> [DATASET ROWS]

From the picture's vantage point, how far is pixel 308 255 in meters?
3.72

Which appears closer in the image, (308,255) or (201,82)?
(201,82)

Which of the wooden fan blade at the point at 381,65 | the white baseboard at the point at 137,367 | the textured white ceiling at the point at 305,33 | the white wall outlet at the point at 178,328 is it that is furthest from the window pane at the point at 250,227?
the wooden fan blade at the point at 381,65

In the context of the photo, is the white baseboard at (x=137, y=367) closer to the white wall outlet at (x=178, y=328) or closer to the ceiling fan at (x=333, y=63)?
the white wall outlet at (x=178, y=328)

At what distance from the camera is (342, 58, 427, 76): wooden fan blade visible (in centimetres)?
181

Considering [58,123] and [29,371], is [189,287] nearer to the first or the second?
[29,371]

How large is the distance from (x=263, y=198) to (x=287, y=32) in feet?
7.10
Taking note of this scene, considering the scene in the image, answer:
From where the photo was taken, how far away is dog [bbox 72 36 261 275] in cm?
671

> [AIM]
Print the line containing "Which appears closer" and every line after it to the end of the records above, exactly as written, and nothing else.

> [COMPLETED TASK]
Which appears closer in the image, (308,255) or (201,82)?
(201,82)

Which of the wooden fan blade at the point at 381,65 | the white baseboard at the point at 137,367 | the textured white ceiling at the point at 305,33 | the white wall outlet at the point at 178,328 is it that is furthest from the window pane at the point at 250,227?
the wooden fan blade at the point at 381,65

In the context of the photo, is the white baseboard at (x=137, y=367) closer to the white wall outlet at (x=178, y=328) or closer to the ceiling fan at (x=333, y=63)?
the white wall outlet at (x=178, y=328)

At what distance from the camera is (342, 58, 427, 76): wooden fan blade visible (in centimetres)?
181

Considering [58,123] and [29,371], is [189,287] nearer to the first or the second?
[29,371]

How large is the distance from (x=263, y=198) to (x=287, y=32) in feet?
7.10
Taking note of this scene, considering the scene in the image, answer:
From where the photo was taken, how far away is dog [bbox 72 36 261 275] in cm?
671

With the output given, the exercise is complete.